NEW HORIZON'S LONG JOURNEY
It has been more than nine years and 3 billion miles since the spacecraft launched in early 2006.
Pluto’s new moons in sight
This is the first mission to Pluto and the Kuiper Belt, a gigantic zone of icy bodies and
mysterious small objects orbiting beyond Neptune. It marks the first direct exploration of this zone of our solar system, beyond the inner rocky planets and outer gas giants.
While still 55 million miles from Pluto, the long-range imager showed the largest known moon, Charon, plus smaller moons Nix and Hydra. New Horizons also saw, for the first time, the tiny moons of Kerberos and Styx, originally discovered in 2011 by the Hubble Space Telescope.
The New Horizons craft was designed at the Johns Hopkins University Applied Physics Laboratory (APL) in Laurel, Md. When it reaches Pluto on July 14, it will take almost 4½ hours for a radio signal to travel from it to the mission operations center at APL.
THE ROUTE TO PLUTO AND BEYOND
In February 2007, New Horizons took advantage of a gravity-assist slingshot from Jupiter, speeding New Horizons up to more than 51,000 mph.
JAM-PACKED WITH SCIENTIFIC EXPERIMENTS
Long Range Reconnaissance Imager (LORRI)
LORRI is the highest resolution instrument on board. At Pluto, LORRI will take images in which football-ﬁeld-sized features will be visible.
The star trackers are dual cameras used to compare the observed star ﬁelds against an on-board database of more than 18,000 star patterns.
Solar Wind At Pluto (SWAP)
The SWAP instrument will measure charged particles from the solar wind near Pluto to determine how fast its atmosphere is escaping.
Student Dust Counter (SDC)
The SDC, which was designed, built and operated by students at the University of Colorado, faces in the direction of spacecraft travel so it is exposed to dust particle impacts.
Reaction Control Jets
The New Horizons spacecraft controls its attitude in space through the use of short bursts from these small thrusters arrayed around the vehicle. New Horizons will only be able to alter its course by less than 2 degrees at Pluto.
This tank, made of titanium and nestled in the center of the spacecraft where it can be kept warm, carries enough liquid hydrazine to supply the reaction control jets for the entire 15+ year duration of the New Horizons mission.
Low Gain Antenna 1 (LGA)
Sitting just above the propellant tank is one of two LGAs, which provided communications with Earth during launch and early operations.
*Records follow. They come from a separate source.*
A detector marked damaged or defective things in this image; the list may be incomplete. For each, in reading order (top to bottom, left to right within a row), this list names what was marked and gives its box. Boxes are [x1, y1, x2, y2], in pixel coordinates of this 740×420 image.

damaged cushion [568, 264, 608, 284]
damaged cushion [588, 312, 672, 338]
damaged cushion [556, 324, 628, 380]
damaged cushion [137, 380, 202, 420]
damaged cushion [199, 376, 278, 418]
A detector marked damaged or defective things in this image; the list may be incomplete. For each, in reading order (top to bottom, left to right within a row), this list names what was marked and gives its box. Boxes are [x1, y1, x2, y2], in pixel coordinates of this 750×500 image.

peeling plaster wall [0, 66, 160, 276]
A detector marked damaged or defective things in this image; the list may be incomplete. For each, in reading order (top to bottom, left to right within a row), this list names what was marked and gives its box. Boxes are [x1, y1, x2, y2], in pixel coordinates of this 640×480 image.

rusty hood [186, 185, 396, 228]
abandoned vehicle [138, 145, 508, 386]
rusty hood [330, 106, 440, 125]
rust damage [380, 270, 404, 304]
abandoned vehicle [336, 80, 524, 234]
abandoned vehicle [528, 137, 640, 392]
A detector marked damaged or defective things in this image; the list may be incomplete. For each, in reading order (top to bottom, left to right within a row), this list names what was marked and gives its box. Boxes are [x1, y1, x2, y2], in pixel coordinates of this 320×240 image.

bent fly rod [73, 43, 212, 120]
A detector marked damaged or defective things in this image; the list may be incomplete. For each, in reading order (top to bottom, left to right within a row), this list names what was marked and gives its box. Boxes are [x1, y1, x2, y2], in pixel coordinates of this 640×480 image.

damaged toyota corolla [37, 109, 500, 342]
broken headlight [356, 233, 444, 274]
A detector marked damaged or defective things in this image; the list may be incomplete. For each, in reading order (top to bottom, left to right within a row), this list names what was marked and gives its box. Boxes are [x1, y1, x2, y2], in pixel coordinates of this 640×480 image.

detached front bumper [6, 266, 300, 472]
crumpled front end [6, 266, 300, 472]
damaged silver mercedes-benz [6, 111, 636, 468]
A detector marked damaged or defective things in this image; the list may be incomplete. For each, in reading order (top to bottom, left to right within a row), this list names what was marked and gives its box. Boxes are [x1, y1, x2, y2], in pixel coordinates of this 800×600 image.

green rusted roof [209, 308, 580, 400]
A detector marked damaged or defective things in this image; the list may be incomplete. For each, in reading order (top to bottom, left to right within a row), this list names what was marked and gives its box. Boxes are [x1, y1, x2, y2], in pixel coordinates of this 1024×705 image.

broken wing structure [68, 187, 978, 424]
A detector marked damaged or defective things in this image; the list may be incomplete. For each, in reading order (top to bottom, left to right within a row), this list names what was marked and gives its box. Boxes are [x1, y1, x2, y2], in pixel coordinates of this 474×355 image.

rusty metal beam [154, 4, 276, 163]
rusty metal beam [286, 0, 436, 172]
Alice is an ultraviolet imaging
spectrometer that separates light into its constituent wavelengths and will probe the atmospheric composition of Pluto.
As the spacecraft passes behind Pluto, with respect to Earth it will precisely measure how incoming radio signals are affected by the thin Pluto atmosphere.
Pluto Energetic Particle Spectrometer Science Investigation (PEPSSI)
PEPSSI is a plasma-sensing instrument that
will search for neutral atoms that escape Pluto's atmosphere and subsequently become charged by their interaction with the solar wind.
High Gain Antenna (HGA)
The HGA main dish collects incoming signals but also forms outgoing signals.
The feedhorn directs the radio signals in and out of the spacecraft.
Pluto is so far from the sun that power production with solar cells is impractical, so New Horizons uses a decaying radioisotope as a battery to produce about 200 watts of electrical power for the spacecraft and its instrument payload at Pluto.
Medium Gain Antenna (MGA) and HGA
The Earth-facing side of the dish redirects incoming and outgoing signals to and from the MGA on the spacecraft-facing side.
For maximum data rate, the HGA must be kept pointing toward Earth. If the spacecraft loses track of its attitude, this sun sensor will allow the spacecraft to regain a sun-pointing orientation and receive commands from Earth.
Using a single telescope with a 3-inch aperture, this compound instrument collects many wavelengths of light to obtain high-resolution surface composition maps of the surfaces of Pluto and its moons both in visual and infrared.
Weight and size of New Horizons
The spacecraft weighed a mere 1,054 pounds at launch (about as much as a couple of snowmobiles).
Aside from the communication dishes and the radioisotope battery tube, the whole framework is about the size of a grand piano.
SOME VERY BUSY HOURS NEAR PLUTO
At its closest point New Horizons will be less than 8,000 miles from the dwarf planet’s surface and about 17,900 miles from the largest moon, Charon.
If all goes as planned at precisely 07:49:58 EDT on July 14, New Horizons, traveling at more than eight miles per second, will be at its closest point to Pluto.
APL scientists may yet decide to redirect the craft farther out from the system if there is a strong possibility of impacting debris.